The seller and I finally agreed at $86,500. The seller would also give me 2% seller’s assistance, or $1,730 at the closing to help me pay my closing costs — that freed up my cash and enabled me to put 25% down. I also required the seller to give me all of the appliances that were in the property and also to provide a one year home warranty on the property — the warranty was somewhere between $600 and $700, I forget exactly.

After getting everything in order and waiting on the appraisal results, my broker called me to tell me that the appraiser had told him that this property was worth at least $95,000. “Did you know that?” my broker asked me. Yes, I knew that. I knew that 8 was a reasonable multiplier in my area. I knew that the seller had other reasons for wanting to sell quickly and he was also saving closing expenses so he was happy to sell to me at that price. I, too, was quite happy to buy for that price. I knew that the neighbor (next door) had sold the same building, though in better condition, for $115,000 two years prior. I knew that I was getting a deal.

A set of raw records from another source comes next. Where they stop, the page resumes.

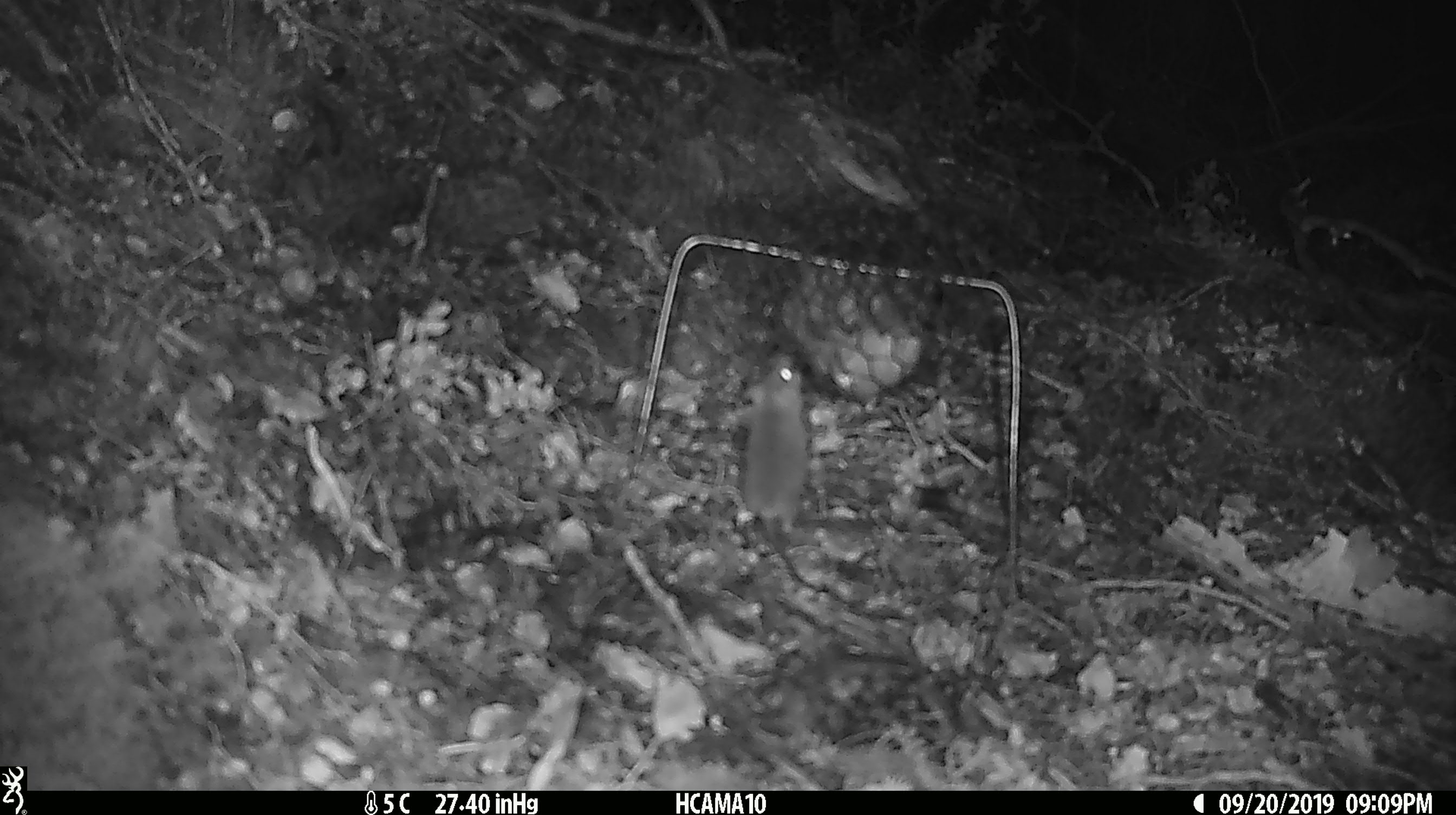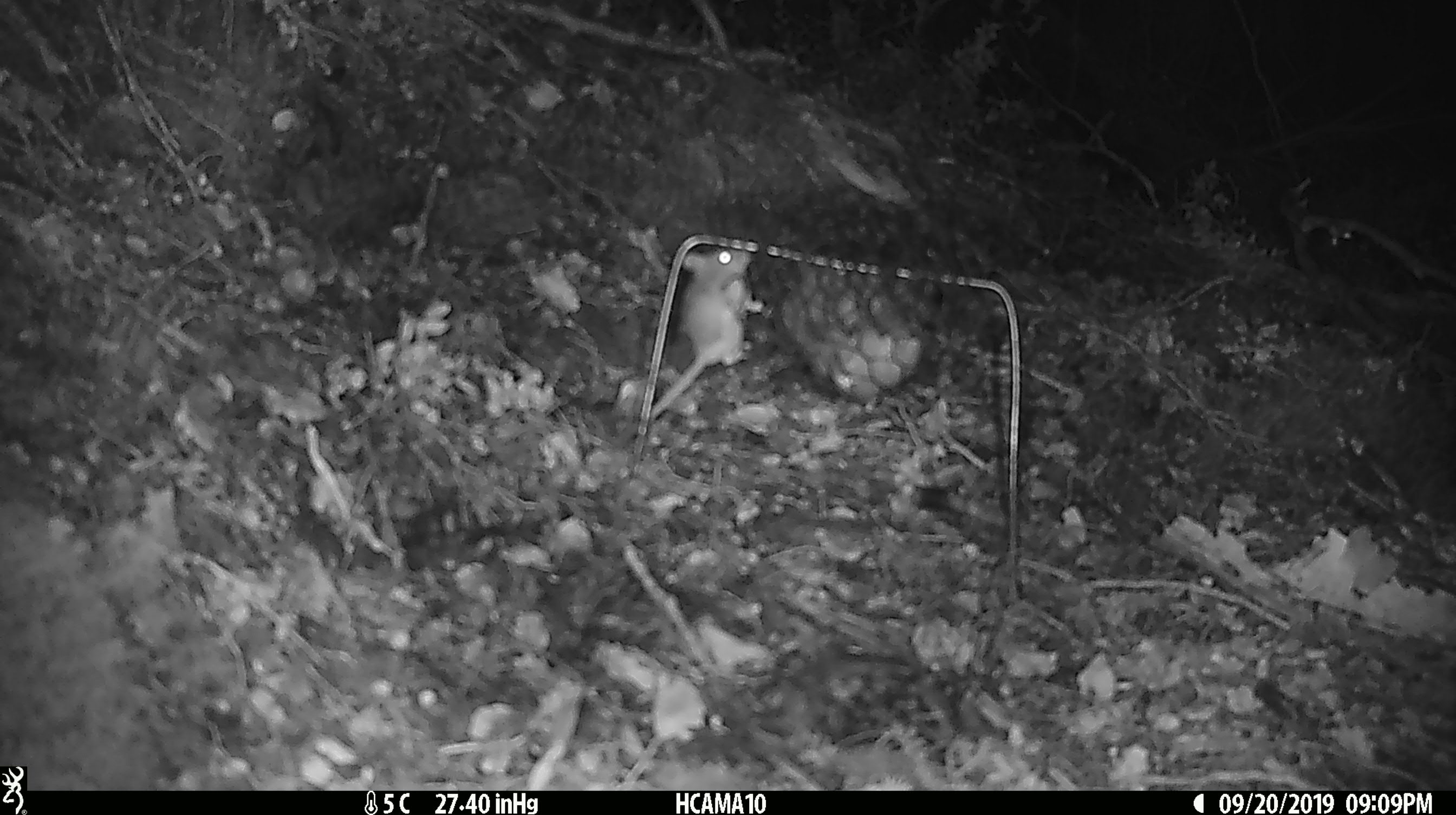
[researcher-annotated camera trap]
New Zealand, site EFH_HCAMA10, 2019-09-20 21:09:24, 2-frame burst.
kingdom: Animalia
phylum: Chordata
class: Mammalia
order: Rodentia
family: Muridae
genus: Mus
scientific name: Mus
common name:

The appraiser also told my mortgage broker to tell me that my rents were too low. I needed to raise my rent, in the opinion of the appraiser. That, I also knew. I figured that the property, at fair market rents, should be bringing in $1,110.

I’ll explain my rental philosophy in a later post. Suffice to say that I’m quite happy to have a profitable building that puts money into my pocket and already has tenants who are delighted to be paying too little rent.

Oh, but there is another thing to mention. Even though the building has positive cashflow already, I built wealth just by buying it. The building is clearly worth $95,000, not $86,500 – $1730 seller’s assitance and including appliances and a home warranty.

The bottom line was that fter paying ALL of the closing costs, putting the money down, and financing the rest, I added at least $3,000 of wealth to my net worth. Instead of buying and not making any money for the first two years or so as is common for many investors, I made money when I bought and I made money as soon as the first rent checks came.

And that, as they say, is why you make your money when you “buy.” It is absolutely true.

Oh, but one interesting side note. Talking to my neighbor — where I live, not near the property that I’m referencing here — he told me (and he’s never owned any rental properties) that now is a terrible time to get into real estate because the market is so bad. He said he hopes everything will work out for me, but that I missed my chance to get into real estate because the time to get into real estate was years ago when things were good.

Now, you did catch that I referenced that he never owned any rental real estate, right? Ok. Good.

Well, it is probably a bad time to be a speculator, I’ll say that, but it is a FANTASTIC time to get into income producing real estate because all of those people who bought too much house and lost it are now looking for places that they can afford to rent. That increases the supply of tenants, and that makes the landlord’s job easier. Also, real estate is not the same in all areas. You cannot buy into a declining area or one that is artificially pumped up — well, if you want a value.

What I mean is that the safe, measured, reasonable way to build wealth is what I just described. Be patient. Save your money. Pay down your debt. Wait for opportunities. Buy when everyone else is running around screaming that the world is going to end. That is how to invest in real estate.